Culture

"Waste Land" : bienvenue à Garbageland

By Laure Croiset

Posté le 23 mars 2011

Un projet hors du commun pour un artiste au grand cœur. Focus sur le documentaire "Waste Land" et le travail inédit du photographe Vik Muniz.


Nommé à l’Oscar du meilleur documentaire en 2011, Waste Land a suivi le travail de l’artiste brésilien Vik Muniz sur la plus vaste décharge du monde, à Jardim Gramacho située en banlieue de Rio de Janeiro. Un documentaire exceptionnel, qui sonde les dérives du capitalisme et sert un propos écologique et artistique d’une nécessité absolue.

Naissance de l’art

Issu d’une famille de la classe ouvrière de Sao Paulo, Vik Muniz doit son statut d’artiste à une balle reçue dans la jambe à son adolescence. Une fois ses indemnisations versées, il s’installe à New York et commence une carrière de sculpteur, avant de ne se consacrer qu’à la photo. Transformer des matériaux en idées, telle sera sa quête en tant qu’artiste. Travaillant des matériaux aussi incongrus que le chocolat ou la poussière, son travail atteint une renommée internationale et s’affiche dans les plus grands musées du monde.

De la poubelle aux musées

Installé à Brooklyn, Vik Muniz s’interroge sur son statut d’artiste : "L’art peut-il changer les gens ?" C’est à Gramacho, non loin de Rio et des célèbres plages d’Ipanema qu’il va trouver sa réponse, là où finissent 70% des poubelles de Rio. Parti à la rencontre des Catadores (les ramasseurs de déchets recyclables), Vik Muniz va réinventer leur vie en les faisant participer à son projet artistique inédit : les photographier dans des mises en scène composées à partir d’objets et matériaux rescapés des poubelles. C’est ce processus créatif que Lucy Walker a souhaité filmer au quotidien.

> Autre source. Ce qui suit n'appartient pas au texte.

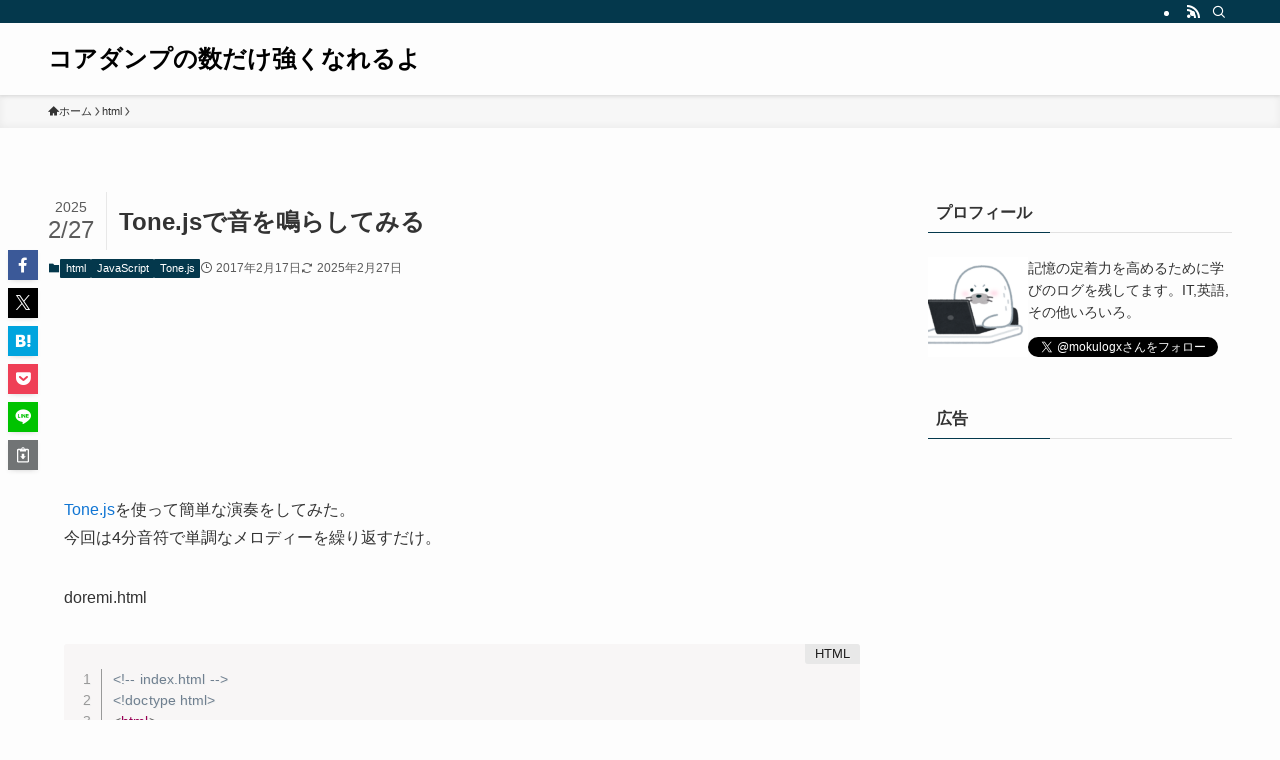

--- FILE ---
content_type: text/html; charset=utf-8
request_url: https://www.google.com/recaptcha/api2/aframe
body_size: 267
content:
<!DOCTYPE HTML><html><head><meta http-equiv="content-type" content="text/html; charset=UTF-8"></head><body><script nonce="JCmRJxfPM0MOWmtEZ4odfg">/** Anti-fraud and anti-abuse applications only. See google.com/recaptcha */ try{var clients={'sodar':'https://pagead2.googlesyndication.com/pagead/sodar?'};window.addEventListener("message",function(a){try{if(a.source===window.parent){var b=JSON.parse(a.data);var c=clients[b['id']];if(c){var d=document.createElement('img');d.src=c+b['params']+'&rc='+(localStorage.getItem("rc::a")?sessionStorage.getItem("rc::b"):"");window.document.body.appendChild(d);sessionStorage.setItem("rc::e",parseInt(sessionStorage.getItem("rc::e")||0)+1);localStorage.setItem("rc::h",'1768647473790');}}}catch(b){}});window.parent.postMessage("_grecaptcha_ready", "*");}catch(b){}</script></body></html>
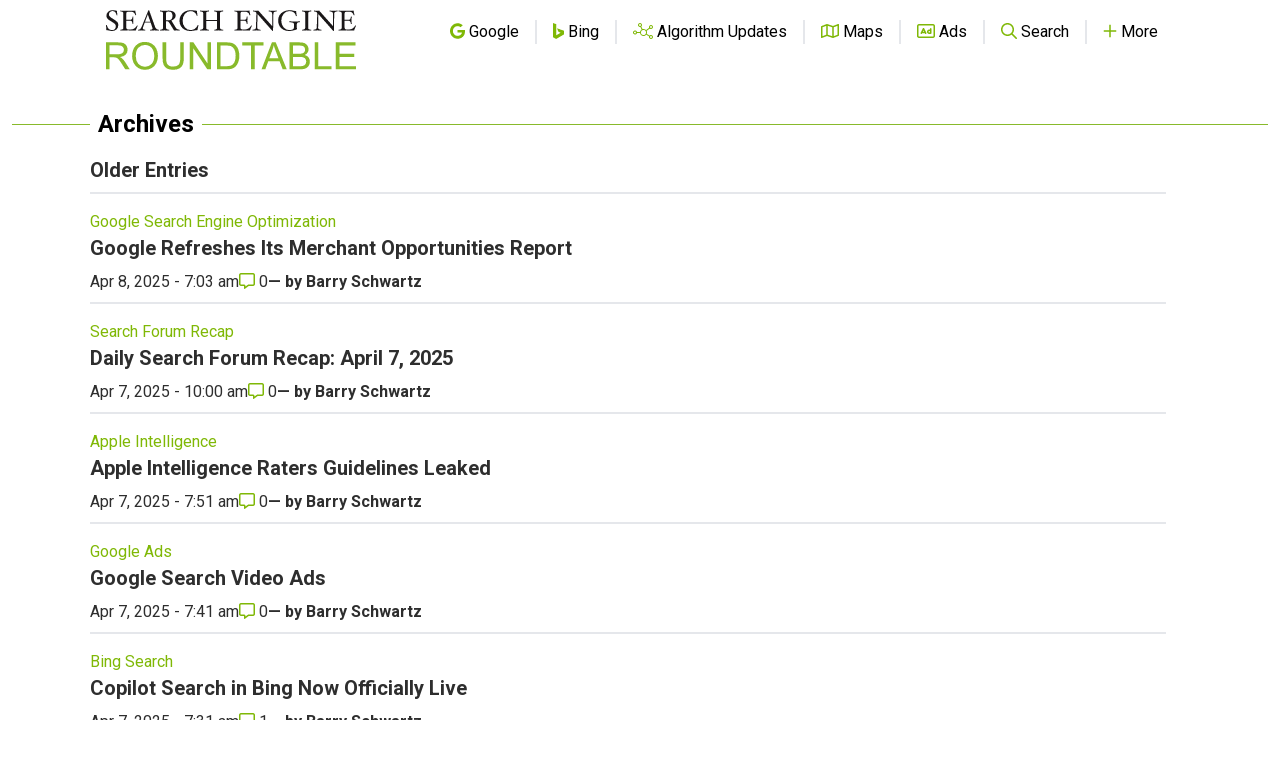

--- FILE ---
content_type: text/html; charset=utf-8
request_url: https://www.google.com/recaptcha/api2/aframe
body_size: 267
content:
<!DOCTYPE HTML><html><head><meta http-equiv="content-type" content="text/html; charset=UTF-8"></head><body><script nonce="m4KnbUiTBkGvn5K7epEGeg">/** Anti-fraud and anti-abuse applications only. See google.com/recaptcha */ try{var clients={'sodar':'https://pagead2.googlesyndication.com/pagead/sodar?'};window.addEventListener("message",function(a){try{if(a.source===window.parent){var b=JSON.parse(a.data);var c=clients[b['id']];if(c){var d=document.createElement('img');d.src=c+b['params']+'&rc='+(localStorage.getItem("rc::a")?sessionStorage.getItem("rc::b"):"");window.document.body.appendChild(d);sessionStorage.setItem("rc::e",parseInt(sessionStorage.getItem("rc::e")||0)+1);localStorage.setItem("rc::h",'1769346606376');}}}catch(b){}});window.parent.postMessage("_grecaptcha_ready", "*");}catch(b){}</script></body></html>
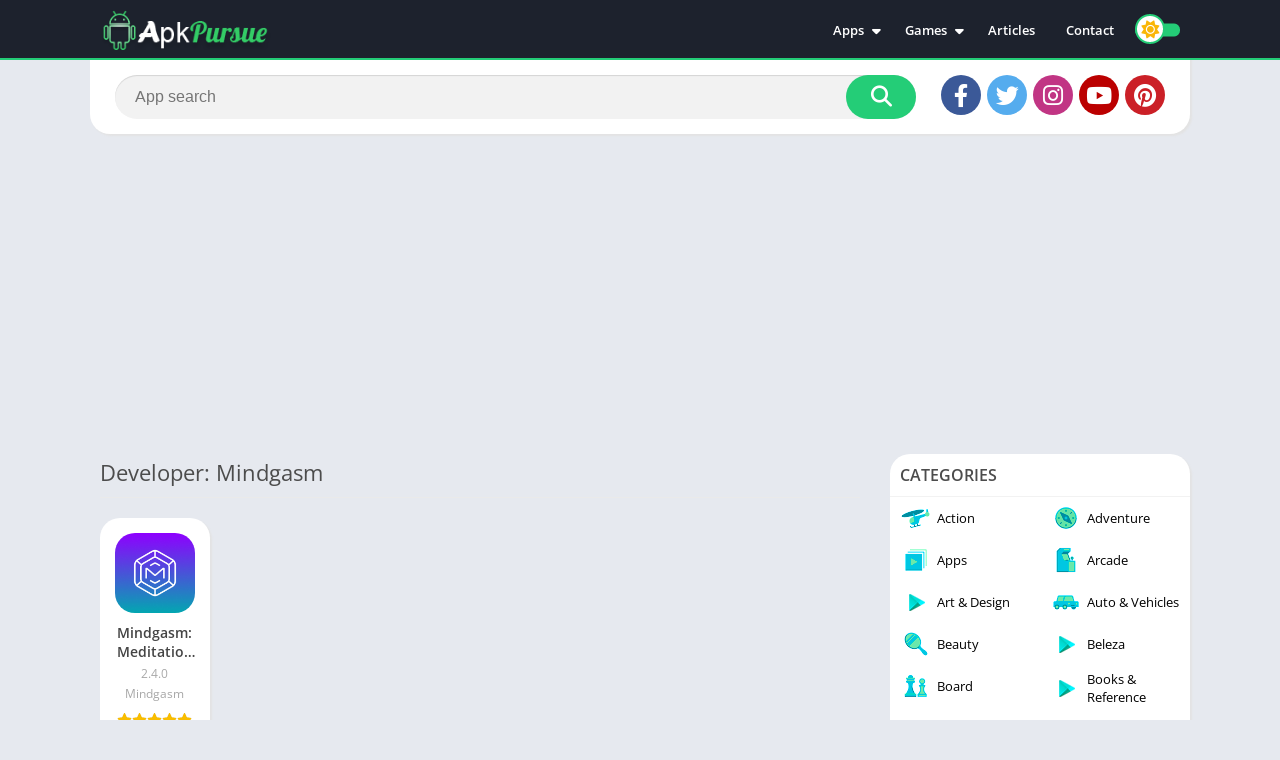

--- FILE ---
content_type: text/html; charset=utf-8
request_url: https://www.google.com/recaptcha/api2/aframe
body_size: 267
content:
<!DOCTYPE HTML><html><head><meta http-equiv="content-type" content="text/html; charset=UTF-8"></head><body><script nonce="4PegxJdwdH4gE1Izc8fHvQ">/** Anti-fraud and anti-abuse applications only. See google.com/recaptcha */ try{var clients={'sodar':'https://pagead2.googlesyndication.com/pagead/sodar?'};window.addEventListener("message",function(a){try{if(a.source===window.parent){var b=JSON.parse(a.data);var c=clients[b['id']];if(c){var d=document.createElement('img');d.src=c+b['params']+'&rc='+(localStorage.getItem("rc::a")?sessionStorage.getItem("rc::b"):"");window.document.body.appendChild(d);sessionStorage.setItem("rc::e",parseInt(sessionStorage.getItem("rc::e")||0)+1);localStorage.setItem("rc::h",'1769515074355');}}}catch(b){}});window.parent.postMessage("_grecaptcha_ready", "*");}catch(b){}</script></body></html>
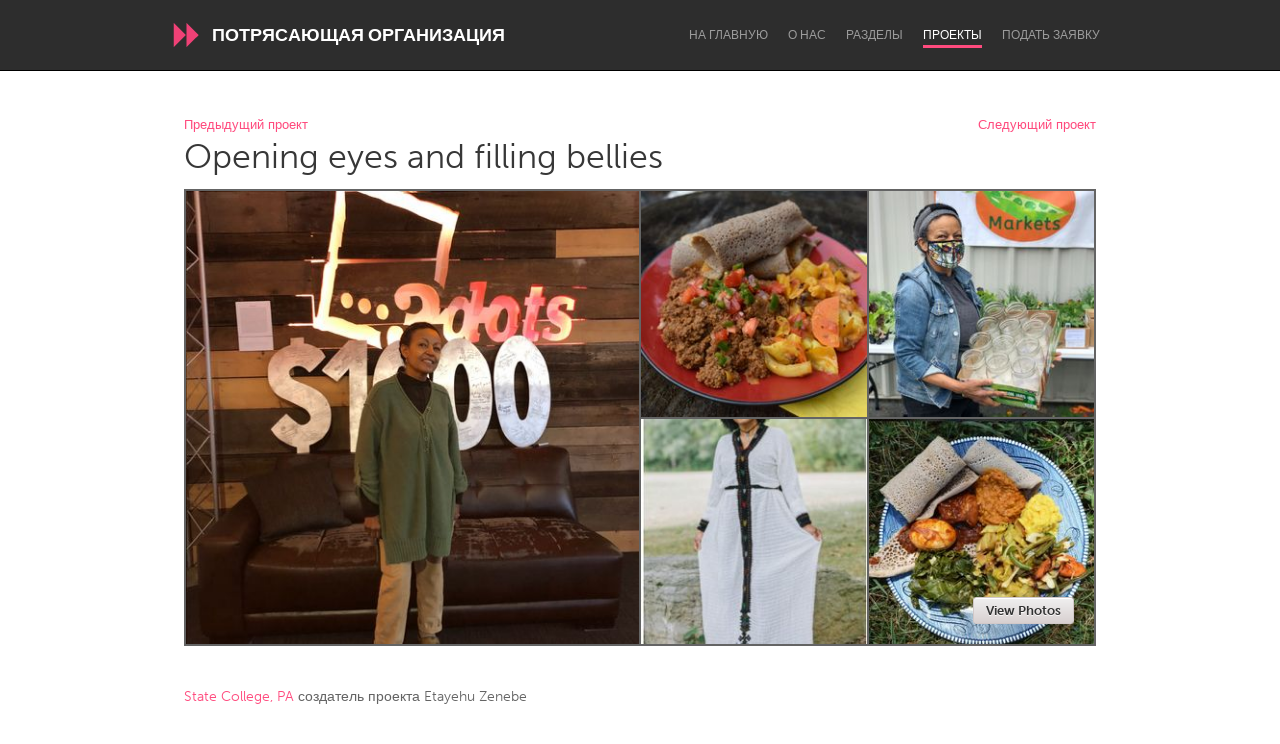

--- FILE ---
content_type: application/javascript
request_url: https://d13mwkvpspjvzo.cloudfront.net/assets/controllers/jump_controller-9972363d226cf1f358abcba2ec162e2d34ecb9ca741add659af8b3ec8fff68bc.js
body_size: -112
content:
import{Controller}from"@hotwired/stimulus";export default class extends Controller{static values={scroll:!1};scrollValueChanged(){!0===this.scrollValue&&this.scroll()}scroll(){this.element.scrollIntoView(!0),this.scrollValue=!1}}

Etablissant une distance d’une parfaite justesse, ni trop objective ni trop obscène, la cinéaste assume sa part de responsabilité et n’omet pas de s’interroger sur la portée de cette parenthèse artistique dans la vie de ces Catadores. Car il s’agit bien d’un combat mené dans la dignité auquel nous assistons ici.

Une autre réalité

Porté par la grâce de Vik Muniz et sa volonté de diriger le regard des catadores vers une autre réalité, le documentaire s’achève sur des paroles d’une sagesse infinie : "Quand on désire quelque chose, la vie a un sens." Et c’est ce désir là, cette incursion de l’art dans le quotidien que Lucy Walker a réussi à saisir avec Waste Land. De la poubelle au musée, jusqu’au coeur des spectateurs, tel est le cheminement le plus digne pour un film de cette grandeur d’âme. Car oui, "99 n’est pas 100" et ce film fait toute la différence.